Pink T-shirt

Type of Object: Pink T-shirt
Donor of Object: Sportello Intercultura Gay Help Line
Owner of Object: “M”, a transgender woman from Perù
Provenance of Object: Perù
Year of Donation to STORM museum: 2026
My name is M., and I am a trans woman and migrant from Peru. I have been living in Italy for over four years, specifically in Rome. Deciding to leave the city where I was born and had lived for so long was not easy, but it was necessary to safeguard my life, rediscover myself, and make peace with who I am. Living as a trans person is not easy, and neither is migrating and moving from one place to another. Living as a trans person is not easy, and neither is migrating from one place to another. When I decided to leave, I had to choose which of my belongings to take with me: some were practical, some held sentimental value, and others felt essential. Clothes fell somewhere in between. I had some pieces I found hard to give up, ones I kept for special occasions, and others I wore more out of practicality.
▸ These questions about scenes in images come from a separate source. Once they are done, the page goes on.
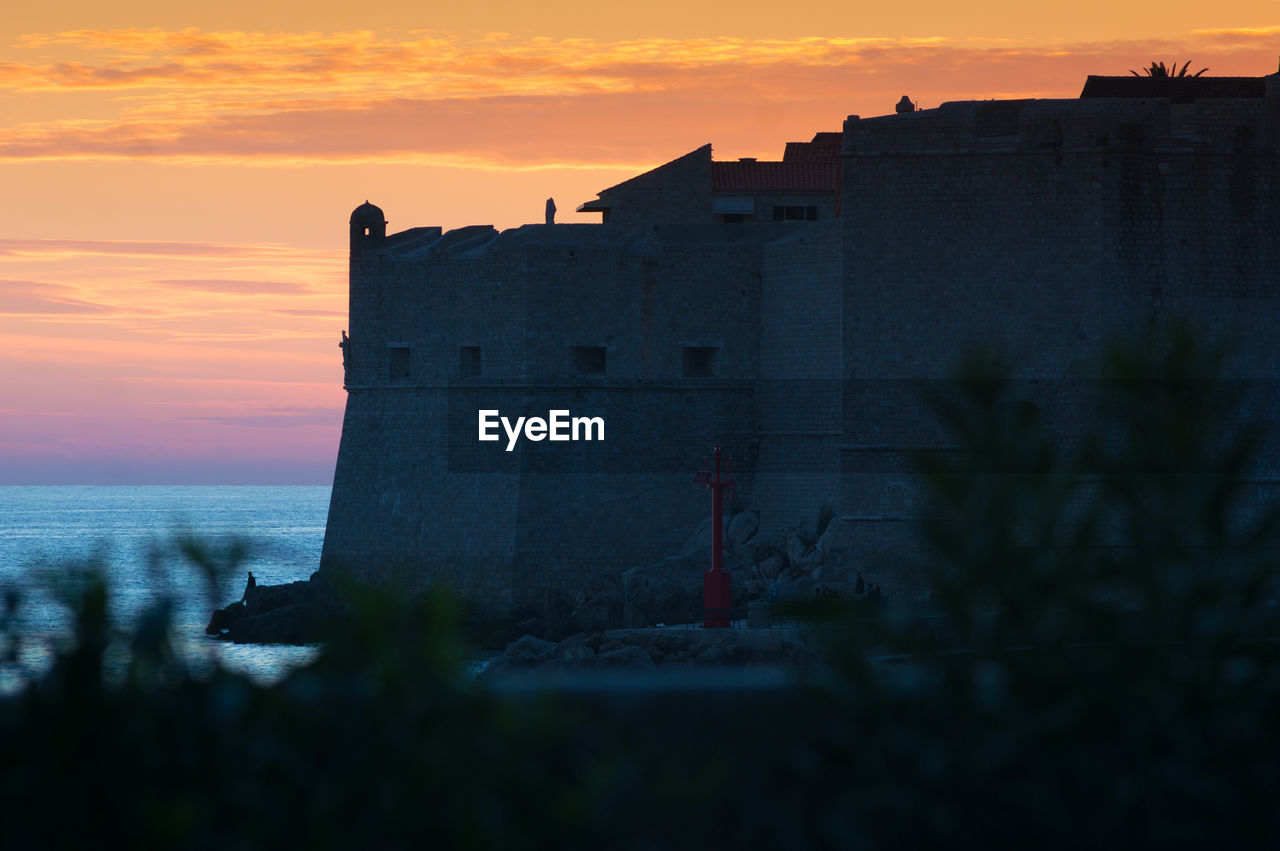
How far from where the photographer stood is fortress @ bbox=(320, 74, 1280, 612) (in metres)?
16.5

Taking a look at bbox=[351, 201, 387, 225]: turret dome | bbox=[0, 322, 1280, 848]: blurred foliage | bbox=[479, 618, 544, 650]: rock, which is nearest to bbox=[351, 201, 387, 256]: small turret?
bbox=[351, 201, 387, 225]: turret dome

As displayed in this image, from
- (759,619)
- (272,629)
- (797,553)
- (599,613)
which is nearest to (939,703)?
(759,619)

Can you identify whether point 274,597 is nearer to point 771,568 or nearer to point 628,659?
point 771,568

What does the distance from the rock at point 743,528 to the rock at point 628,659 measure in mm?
4232

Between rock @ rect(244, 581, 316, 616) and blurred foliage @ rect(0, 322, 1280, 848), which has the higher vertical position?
blurred foliage @ rect(0, 322, 1280, 848)

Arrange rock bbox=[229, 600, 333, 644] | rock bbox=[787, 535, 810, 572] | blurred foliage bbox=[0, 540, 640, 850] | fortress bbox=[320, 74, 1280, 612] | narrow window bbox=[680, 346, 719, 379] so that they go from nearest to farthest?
blurred foliage bbox=[0, 540, 640, 850] < fortress bbox=[320, 74, 1280, 612] < rock bbox=[787, 535, 810, 572] < narrow window bbox=[680, 346, 719, 379] < rock bbox=[229, 600, 333, 644]

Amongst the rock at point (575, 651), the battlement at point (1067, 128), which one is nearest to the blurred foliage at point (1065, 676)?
the rock at point (575, 651)

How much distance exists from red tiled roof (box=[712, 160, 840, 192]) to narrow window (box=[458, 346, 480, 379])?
536cm

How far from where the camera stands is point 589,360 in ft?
68.3

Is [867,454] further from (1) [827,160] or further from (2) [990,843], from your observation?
(2) [990,843]

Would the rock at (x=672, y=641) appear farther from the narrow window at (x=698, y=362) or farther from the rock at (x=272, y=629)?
the rock at (x=272, y=629)

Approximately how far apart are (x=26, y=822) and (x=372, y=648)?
1.53 ft

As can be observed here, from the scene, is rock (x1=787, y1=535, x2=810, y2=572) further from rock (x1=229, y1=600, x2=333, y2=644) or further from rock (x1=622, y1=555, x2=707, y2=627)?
rock (x1=229, y1=600, x2=333, y2=644)

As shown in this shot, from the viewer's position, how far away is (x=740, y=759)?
2811 millimetres
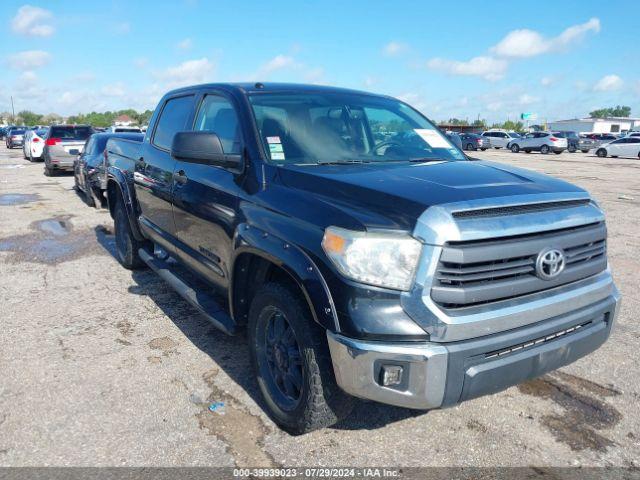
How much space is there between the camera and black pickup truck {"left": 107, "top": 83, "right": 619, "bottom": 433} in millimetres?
2264

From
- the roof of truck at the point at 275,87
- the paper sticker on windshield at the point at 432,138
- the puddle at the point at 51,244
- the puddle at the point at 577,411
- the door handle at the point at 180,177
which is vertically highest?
the roof of truck at the point at 275,87

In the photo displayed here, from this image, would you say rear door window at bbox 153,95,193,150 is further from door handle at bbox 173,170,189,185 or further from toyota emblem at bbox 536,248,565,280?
toyota emblem at bbox 536,248,565,280

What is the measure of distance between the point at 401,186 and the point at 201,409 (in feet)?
5.90

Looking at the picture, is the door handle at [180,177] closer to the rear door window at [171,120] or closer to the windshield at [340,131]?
the rear door window at [171,120]


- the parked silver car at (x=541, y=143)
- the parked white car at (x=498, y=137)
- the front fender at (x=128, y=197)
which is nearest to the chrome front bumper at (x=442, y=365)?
the front fender at (x=128, y=197)

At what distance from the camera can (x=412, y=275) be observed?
2268 millimetres

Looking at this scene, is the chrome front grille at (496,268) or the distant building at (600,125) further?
the distant building at (600,125)

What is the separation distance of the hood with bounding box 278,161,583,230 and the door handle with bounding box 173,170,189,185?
121 centimetres

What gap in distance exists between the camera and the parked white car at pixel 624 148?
32750mm

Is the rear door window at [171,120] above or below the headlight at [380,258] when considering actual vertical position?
above

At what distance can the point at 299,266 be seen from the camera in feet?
8.23

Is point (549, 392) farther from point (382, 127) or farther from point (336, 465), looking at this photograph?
point (382, 127)

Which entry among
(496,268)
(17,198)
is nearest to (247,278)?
(496,268)

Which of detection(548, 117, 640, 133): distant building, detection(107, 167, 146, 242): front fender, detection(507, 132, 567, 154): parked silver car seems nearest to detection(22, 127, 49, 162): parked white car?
detection(107, 167, 146, 242): front fender
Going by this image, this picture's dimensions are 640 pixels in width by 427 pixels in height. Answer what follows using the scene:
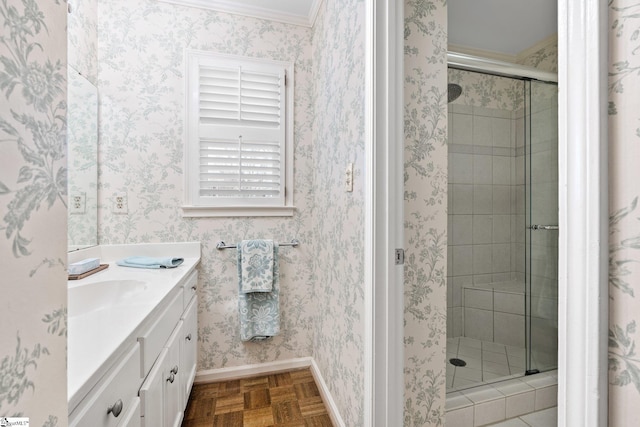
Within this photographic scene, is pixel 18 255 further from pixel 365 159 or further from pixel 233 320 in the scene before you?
pixel 233 320

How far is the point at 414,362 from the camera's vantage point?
1057 millimetres

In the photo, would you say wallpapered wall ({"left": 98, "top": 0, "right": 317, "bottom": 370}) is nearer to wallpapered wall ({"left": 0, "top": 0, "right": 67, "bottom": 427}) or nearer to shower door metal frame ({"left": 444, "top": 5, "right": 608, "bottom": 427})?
wallpapered wall ({"left": 0, "top": 0, "right": 67, "bottom": 427})

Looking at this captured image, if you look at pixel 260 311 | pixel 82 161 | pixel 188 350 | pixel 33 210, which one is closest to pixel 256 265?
pixel 260 311

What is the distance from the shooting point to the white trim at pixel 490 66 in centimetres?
129

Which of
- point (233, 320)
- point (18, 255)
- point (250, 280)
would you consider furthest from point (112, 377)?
point (233, 320)

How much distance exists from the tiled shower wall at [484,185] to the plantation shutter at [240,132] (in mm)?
1523

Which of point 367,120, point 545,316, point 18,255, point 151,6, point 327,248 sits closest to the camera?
point 18,255

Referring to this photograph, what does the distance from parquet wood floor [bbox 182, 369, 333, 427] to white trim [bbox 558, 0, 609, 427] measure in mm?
1465

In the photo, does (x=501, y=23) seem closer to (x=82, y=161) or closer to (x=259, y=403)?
(x=82, y=161)

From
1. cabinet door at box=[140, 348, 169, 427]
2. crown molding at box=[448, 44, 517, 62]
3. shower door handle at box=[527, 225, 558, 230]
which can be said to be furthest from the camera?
crown molding at box=[448, 44, 517, 62]

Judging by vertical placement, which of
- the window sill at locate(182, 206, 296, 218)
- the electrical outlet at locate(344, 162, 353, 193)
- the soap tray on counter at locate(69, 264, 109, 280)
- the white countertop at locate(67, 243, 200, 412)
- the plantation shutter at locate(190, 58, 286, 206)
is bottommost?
the white countertop at locate(67, 243, 200, 412)

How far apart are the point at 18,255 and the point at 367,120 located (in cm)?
94

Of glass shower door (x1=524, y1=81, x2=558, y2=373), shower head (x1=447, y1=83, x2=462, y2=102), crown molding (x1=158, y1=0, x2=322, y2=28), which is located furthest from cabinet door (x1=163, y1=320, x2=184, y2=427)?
shower head (x1=447, y1=83, x2=462, y2=102)

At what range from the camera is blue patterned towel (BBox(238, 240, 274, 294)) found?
5.85 feet
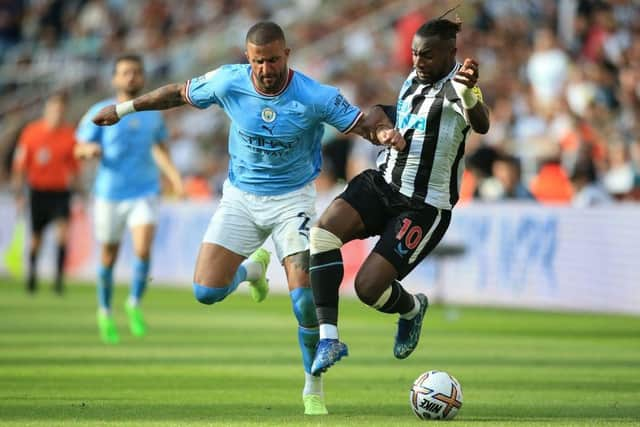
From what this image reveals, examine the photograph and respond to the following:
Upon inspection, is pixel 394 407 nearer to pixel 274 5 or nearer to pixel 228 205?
pixel 228 205

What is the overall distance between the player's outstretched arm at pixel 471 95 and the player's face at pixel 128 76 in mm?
6046

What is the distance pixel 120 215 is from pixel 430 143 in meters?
6.33

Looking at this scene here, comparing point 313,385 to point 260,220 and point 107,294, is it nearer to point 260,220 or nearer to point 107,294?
point 260,220

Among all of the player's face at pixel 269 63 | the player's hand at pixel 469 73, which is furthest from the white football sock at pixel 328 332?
the player's hand at pixel 469 73

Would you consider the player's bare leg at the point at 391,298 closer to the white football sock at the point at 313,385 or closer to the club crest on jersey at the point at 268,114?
the white football sock at the point at 313,385

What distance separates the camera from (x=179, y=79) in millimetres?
31578

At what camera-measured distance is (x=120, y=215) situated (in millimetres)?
15117

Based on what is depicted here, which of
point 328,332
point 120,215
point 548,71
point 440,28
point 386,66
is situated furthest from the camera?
point 386,66

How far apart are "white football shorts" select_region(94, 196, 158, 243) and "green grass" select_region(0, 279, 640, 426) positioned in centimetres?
112

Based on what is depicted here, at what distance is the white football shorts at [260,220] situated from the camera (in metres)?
9.70

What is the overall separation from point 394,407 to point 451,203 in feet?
4.77

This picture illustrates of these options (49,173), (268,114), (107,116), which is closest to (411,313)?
(268,114)

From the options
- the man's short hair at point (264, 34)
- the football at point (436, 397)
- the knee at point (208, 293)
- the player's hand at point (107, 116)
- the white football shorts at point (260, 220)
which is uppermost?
the man's short hair at point (264, 34)

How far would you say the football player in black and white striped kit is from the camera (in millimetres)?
9297
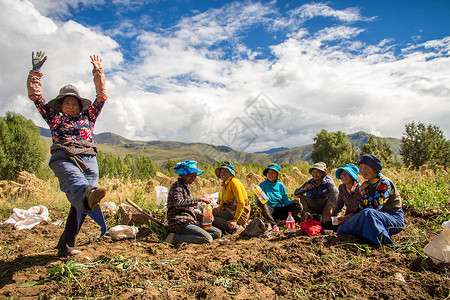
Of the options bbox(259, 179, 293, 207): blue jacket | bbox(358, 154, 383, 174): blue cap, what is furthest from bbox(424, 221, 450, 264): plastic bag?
bbox(259, 179, 293, 207): blue jacket

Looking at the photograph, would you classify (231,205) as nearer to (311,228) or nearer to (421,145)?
(311,228)

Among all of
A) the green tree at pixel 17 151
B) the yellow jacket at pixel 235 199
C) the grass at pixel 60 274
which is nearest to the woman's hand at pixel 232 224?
the yellow jacket at pixel 235 199

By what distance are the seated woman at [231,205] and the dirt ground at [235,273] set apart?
113 centimetres

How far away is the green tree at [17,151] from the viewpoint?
22.1m

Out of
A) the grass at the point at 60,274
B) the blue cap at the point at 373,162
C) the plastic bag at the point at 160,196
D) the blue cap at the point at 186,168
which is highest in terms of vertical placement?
the blue cap at the point at 373,162

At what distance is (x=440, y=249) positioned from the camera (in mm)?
2791

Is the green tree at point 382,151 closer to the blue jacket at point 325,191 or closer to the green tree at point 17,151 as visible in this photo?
the blue jacket at point 325,191

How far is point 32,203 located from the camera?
22.6ft

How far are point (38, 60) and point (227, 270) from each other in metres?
3.10

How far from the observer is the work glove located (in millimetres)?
3361

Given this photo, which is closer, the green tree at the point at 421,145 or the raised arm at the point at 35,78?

In the end, I filled an enormous backpack with a lot of things: some nice clothes, even a pair of high heels, which I never wore and had to abandon along the way. After a while, I understood that I should stick to practicality: comfortable, lightweight trousers, one or two dresses for special occasions, and a few t-shirts, like the one you see on display.
Dressing when you live in the same place is not the same as dressing when you live in different places, in constant change. Clothes must adapt to different climates and conditions, but also to emotional changes. I often asked myself: How do I feel facing all these changes of place and clothing? Do the clothes I find along the way reflect my personality, who I am? And the ones I left behind or lost, how much of my personality did they carry? Did it hurt to leave them or lose them? Did a part of me go with them?
Many of the clothes I picked up along the way were given to me as gifts, second-hand, and in no way reflected my personality. Many were too large or in colors I didn’t like, but I had to wear them because they were the only ones I had at the time, and I didn’t have much money to buy clothes that would make me truly feel comfortable. Sometimes I managed to find clothes I liked, and I tried to keep them as long as possible.
The t-shirt on display in this exhibition is one of those pieces I managed to hold onto for a long time, and it holds sentimental value for me because I wore it on many occasions, in different contexts, and I met different people while wearing it. It has become part of my memories.
Migration has taught me many things, and one of them has been the ability to let go of things and people more easily, not to grow too attached to them, and to separate the emotional from the material. I have learned that things and people do not belong to us and that they are temporary; that they are with us when we need them, to help us or to put us to the test, and that we should be grateful they were there.
This t-shirt was with me when I needed it, and now it is here, in this exhibition. Why? Perhaps you need it? Do you need to see it? What will its fate be after this exhibition? If this t-shirt does not return to me after this show, I hope it can be of help to whoever wears it, just as it helped me, and I would wish it a safe journey.